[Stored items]
__________

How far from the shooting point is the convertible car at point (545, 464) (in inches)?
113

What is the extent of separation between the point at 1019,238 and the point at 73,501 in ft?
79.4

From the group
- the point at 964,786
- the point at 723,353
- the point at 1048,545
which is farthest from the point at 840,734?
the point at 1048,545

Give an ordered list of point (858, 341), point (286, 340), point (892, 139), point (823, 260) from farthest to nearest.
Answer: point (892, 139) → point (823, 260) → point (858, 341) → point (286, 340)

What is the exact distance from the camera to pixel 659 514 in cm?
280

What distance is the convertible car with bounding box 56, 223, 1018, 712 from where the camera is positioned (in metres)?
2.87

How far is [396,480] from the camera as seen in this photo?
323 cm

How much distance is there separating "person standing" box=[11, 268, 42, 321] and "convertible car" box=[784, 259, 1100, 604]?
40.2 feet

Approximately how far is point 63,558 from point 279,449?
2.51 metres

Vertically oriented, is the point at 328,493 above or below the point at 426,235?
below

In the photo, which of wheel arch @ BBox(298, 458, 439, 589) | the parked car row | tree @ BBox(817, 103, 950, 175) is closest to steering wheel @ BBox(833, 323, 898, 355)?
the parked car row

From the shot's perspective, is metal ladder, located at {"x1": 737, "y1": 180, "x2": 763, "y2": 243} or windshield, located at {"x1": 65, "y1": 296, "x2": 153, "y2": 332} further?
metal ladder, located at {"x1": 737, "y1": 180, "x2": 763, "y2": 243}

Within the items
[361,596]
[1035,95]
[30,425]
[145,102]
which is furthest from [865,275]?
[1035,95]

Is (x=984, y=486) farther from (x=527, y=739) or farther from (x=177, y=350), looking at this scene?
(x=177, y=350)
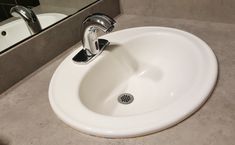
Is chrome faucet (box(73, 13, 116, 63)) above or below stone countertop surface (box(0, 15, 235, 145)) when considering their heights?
above

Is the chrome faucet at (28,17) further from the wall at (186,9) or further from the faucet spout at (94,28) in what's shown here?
the wall at (186,9)

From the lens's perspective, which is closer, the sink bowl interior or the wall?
the sink bowl interior

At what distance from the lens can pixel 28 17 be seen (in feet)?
2.85

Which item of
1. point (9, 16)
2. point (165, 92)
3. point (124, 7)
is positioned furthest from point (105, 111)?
point (124, 7)

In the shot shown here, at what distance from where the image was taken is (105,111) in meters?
0.80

__________

- **STATED GOAL**
Reproduce every item above word for word, omitting the pictures.

- **TASK ANSWER**
How far from the shooting point is the convertible car at point (545, 464) (in inches)?
113

What is the extent of separation between the point at 1019,238 and the point at 73,501 in ft?
79.4

From the group
- the point at 964,786
- the point at 723,353
- the point at 1048,545
which is farthest from the point at 840,734?
the point at 1048,545

Give an ordered list of point (858, 341), point (286, 340), point (892, 139), point (823, 260) from farthest to nearest.
Answer: point (892, 139) → point (823, 260) → point (858, 341) → point (286, 340)

What is the exact distance from the camera to pixel 659 514 in cm?
280

What distance is the convertible car with bounding box 56, 223, 1018, 712 from where the camera is positioned (in metres)?
2.87

How far is [396,480] from the camera as seen in this photo?
323 cm

How much distance is there separating "person standing" box=[11, 268, 42, 321] and "convertible car" box=[784, 259, 1100, 604]?
40.2 feet

Approximately how far is point 63,558 from point 279,449?
2.51 metres

Vertically oriented, is the point at 328,493 above or below the point at 426,235?
below

In the photo, which of wheel arch @ BBox(298, 458, 439, 589) | the parked car row | tree @ BBox(817, 103, 950, 175) is closest to steering wheel @ BBox(833, 323, 898, 355)?
the parked car row

From the shot's perspective, is metal ladder, located at {"x1": 737, "y1": 180, "x2": 763, "y2": 243} or windshield, located at {"x1": 65, "y1": 296, "x2": 153, "y2": 332} further?
metal ladder, located at {"x1": 737, "y1": 180, "x2": 763, "y2": 243}

Within the items
[361,596]
[1035,95]
[30,425]
[145,102]
which is furthest from [865,275]?
[1035,95]

Is (x=984, y=486) farther from (x=527, y=739) or farther from (x=177, y=350), looking at this scene?
(x=177, y=350)
Is chrome faucet (box(73, 13, 116, 63)) above or below stone countertop surface (box(0, 15, 235, 145)) when considering their heights?
above

Is the chrome faucet at (28,17) further from the wall at (186,9) or further from the faucet spout at (94,28) in what's shown here?
the wall at (186,9)

From the lens's perspective, which is closer, the sink bowl interior or the wall?
the sink bowl interior

At what distance from the lens can pixel 28 17 be seen (in feet)?
2.85

Which item of
1. point (9, 16)
2. point (165, 92)
3. point (124, 7)
is positioned furthest from point (105, 111)?
point (124, 7)

In the shot shown here, at what distance from where the image was taken is (105,111) in meters?
0.80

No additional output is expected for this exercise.